Hi. I am once again having an issue with my mother in law and I am unsure as a Christian how I should deal with it. To be blunt I feel like cutting her out of my life altogether. But I do not think that is the Christian thing to do nor do I think it is doable.  Well this is what is going on.   Okay, about 6 or 7 years ago my husband and myself were planing a trip to a local amusement park. We were taking my husband's adult daughter and his granddaughter as well. My husband's daughter has two half sisters who were teenagers at the time. My husband and I felt it would be nice to invite them  and pay for their way into the amusement park since they could not afford to pay on their own; and we felt kind of bad for them not being part of the fun. We were doing good money wise at the time so paying their way  wasn't going to be something that was going to break us, and the park gave a discount if you bought a certain amount of tickets.  So anyway this is what we did.  We all had a great time and the two teenage girls were very happy and grateful we included them. And I had someone to ride the roller coasters with because my husband can't ride them. :clap:

Well my mother in law found out that we paid for their way into the park and she will not let it go. This happen 6 or 7 years ago and to this day she is still criticizing us for paying for the two girl's way into the amusement park!  Criticizing the two girls for not paying us back even though we never asked them nor expected them to do so.

▬▬▬▬▬▬

## Questions
1. Answer these questions about the post about the mother-in-law:
(a) How long ago was the amusement park trip planned?
(b) What did the park give if a certain number of tickets was bought?
(c) What does the mother-in-law criticize the two girls for?
2. List every person who went on the amusement park trip described in the post about the mother-in-law.

▬▬▬▬▬▬

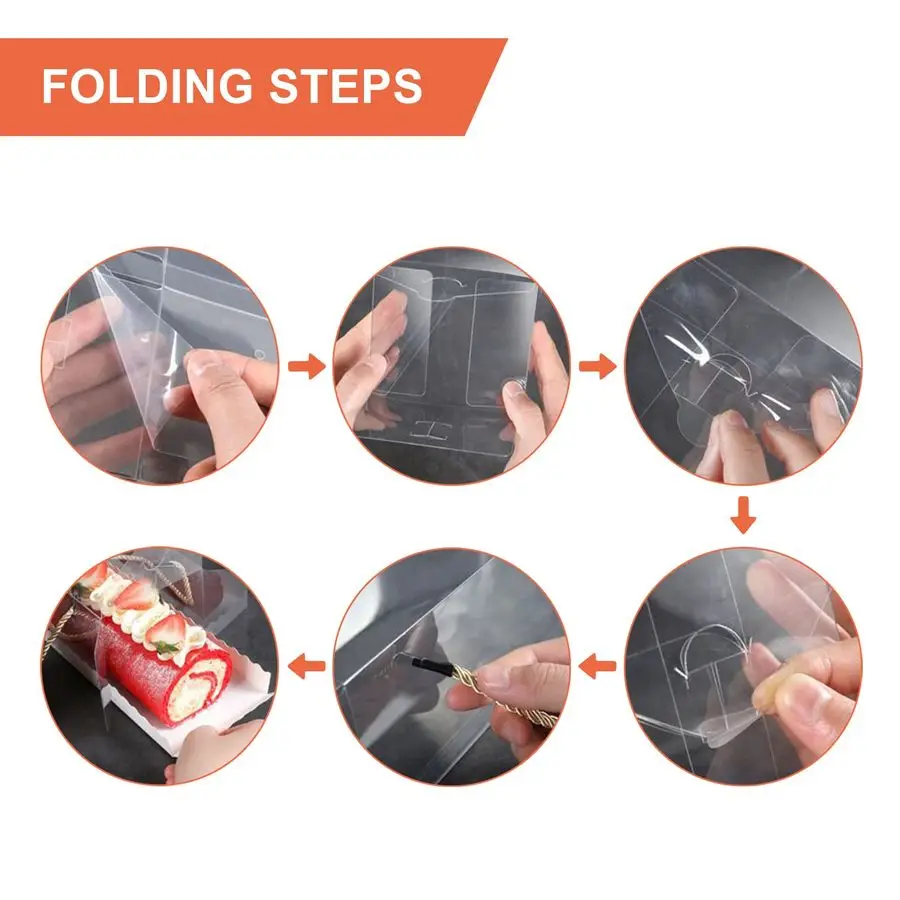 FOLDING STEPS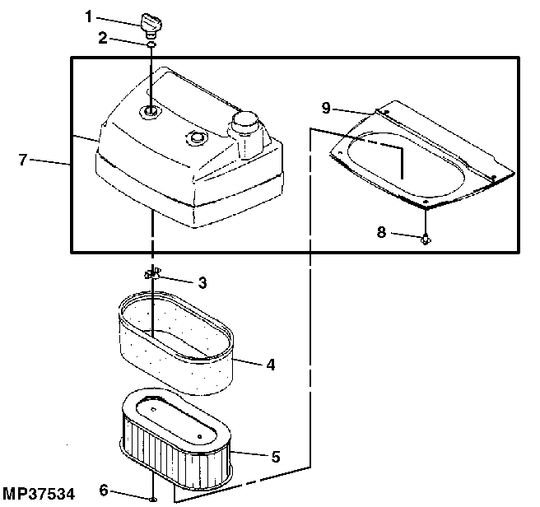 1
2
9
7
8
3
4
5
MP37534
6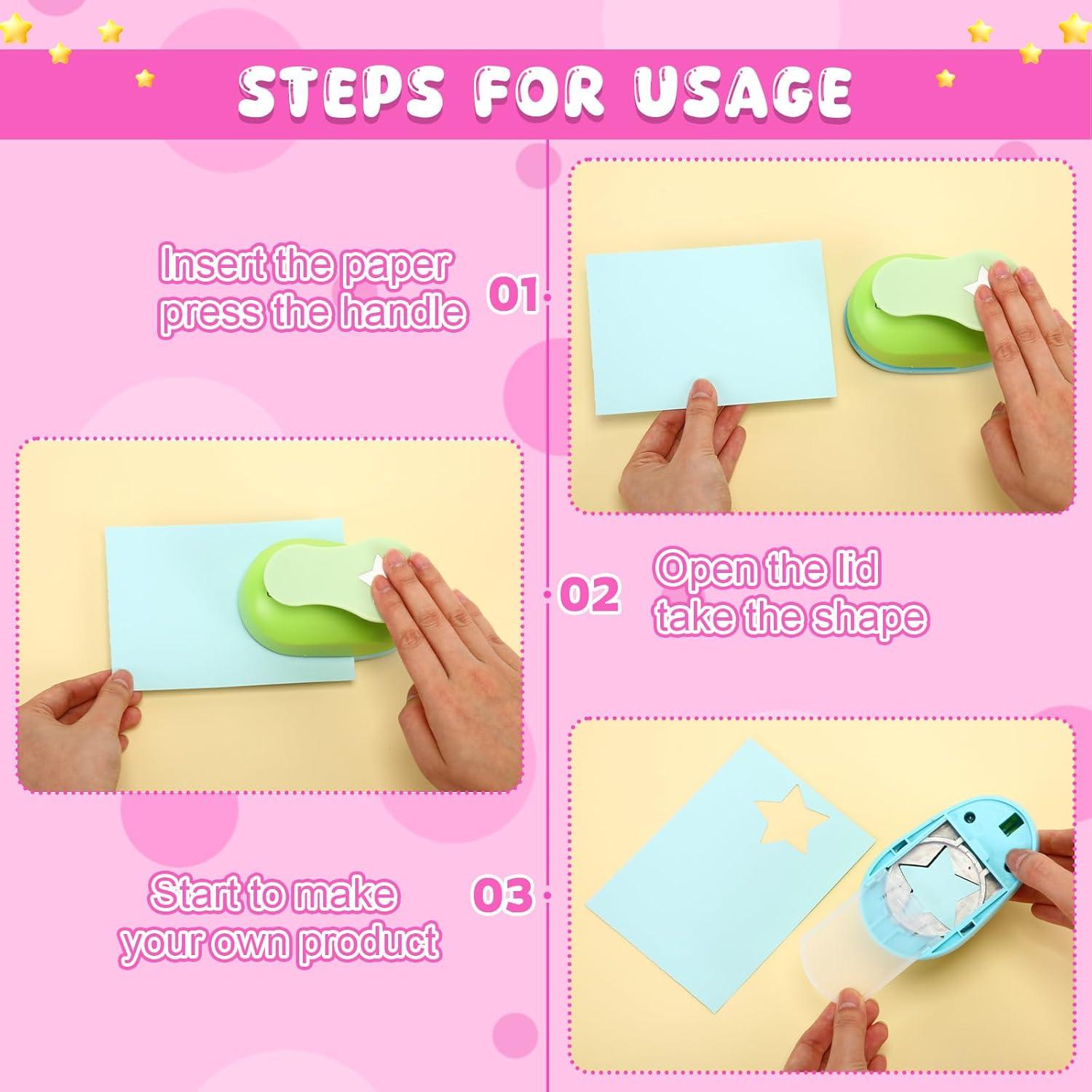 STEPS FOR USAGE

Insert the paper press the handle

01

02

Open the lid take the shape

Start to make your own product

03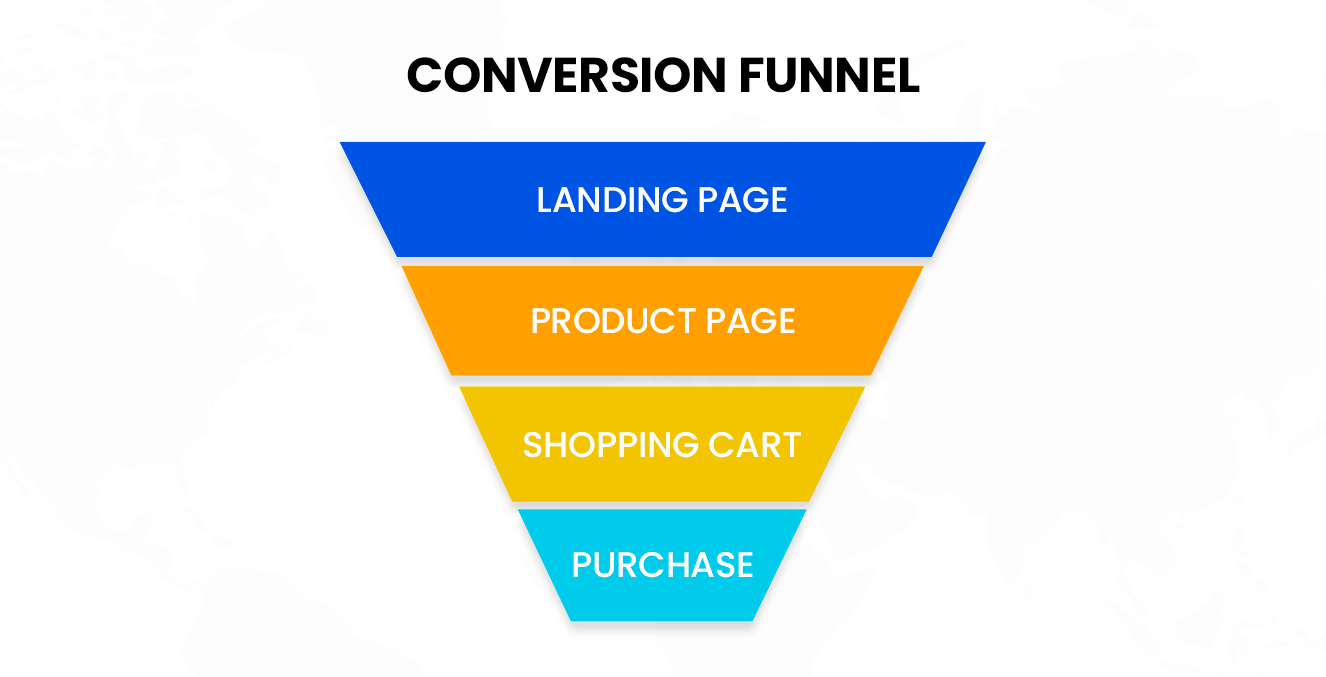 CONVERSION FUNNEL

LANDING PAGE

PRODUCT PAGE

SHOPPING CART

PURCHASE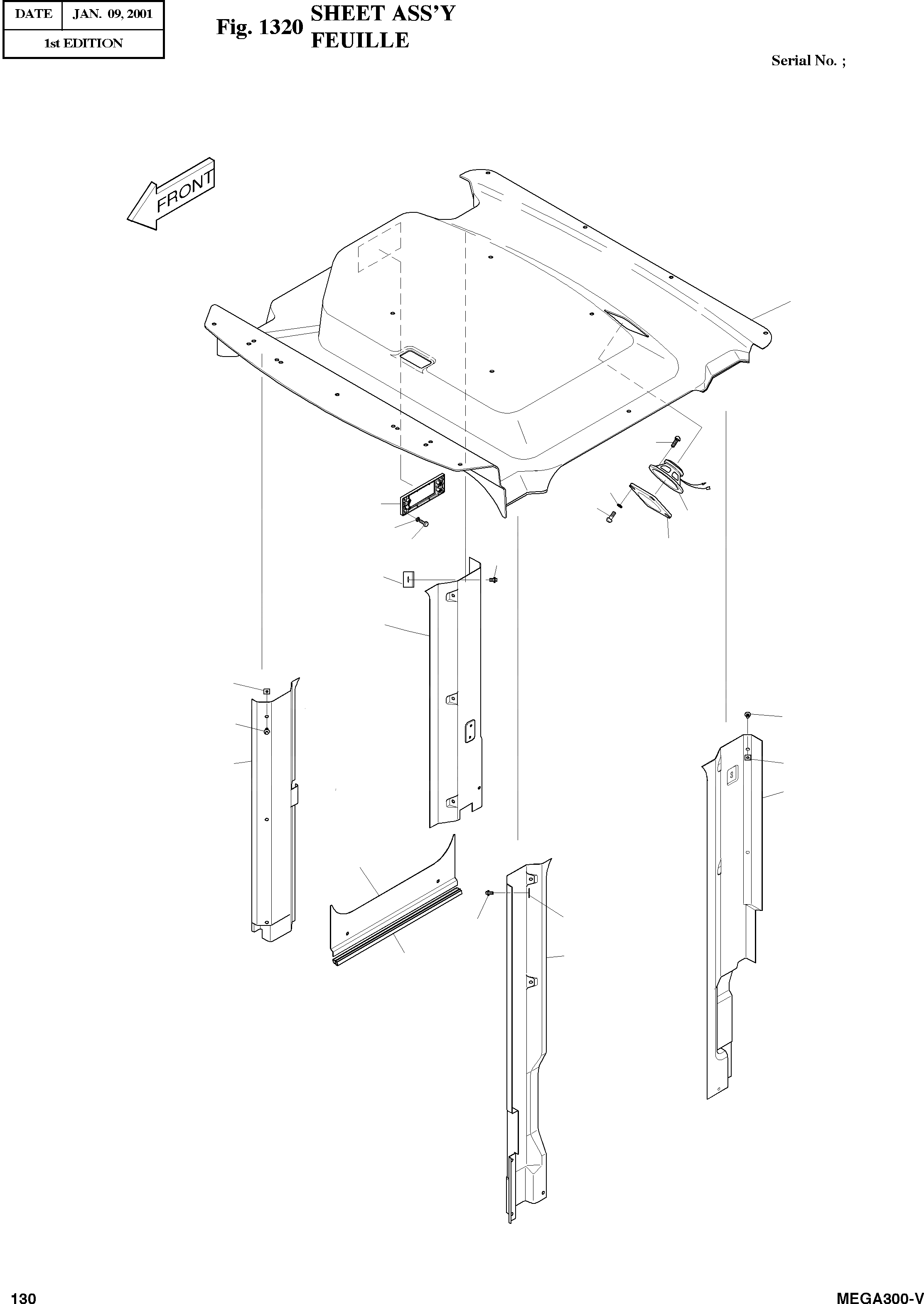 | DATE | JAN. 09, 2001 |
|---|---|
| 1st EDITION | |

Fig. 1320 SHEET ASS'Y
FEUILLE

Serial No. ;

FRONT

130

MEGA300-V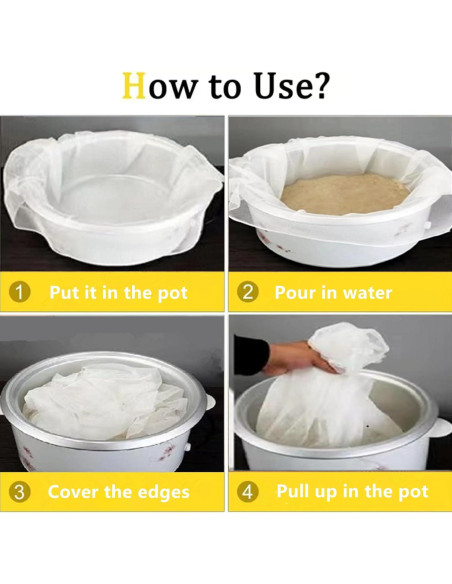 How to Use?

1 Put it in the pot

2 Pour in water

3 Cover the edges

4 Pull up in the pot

▬▬▬▬▬▬

## Answers per task
1.
(a) About 6 or 7 years ago.
(b) A discount.
(c) For not paying the couple back.

2.
- The writer
- The writer's husband
- The husband's adult daughter
- The husband's granddaughter
- The daughter's two teenage half sisters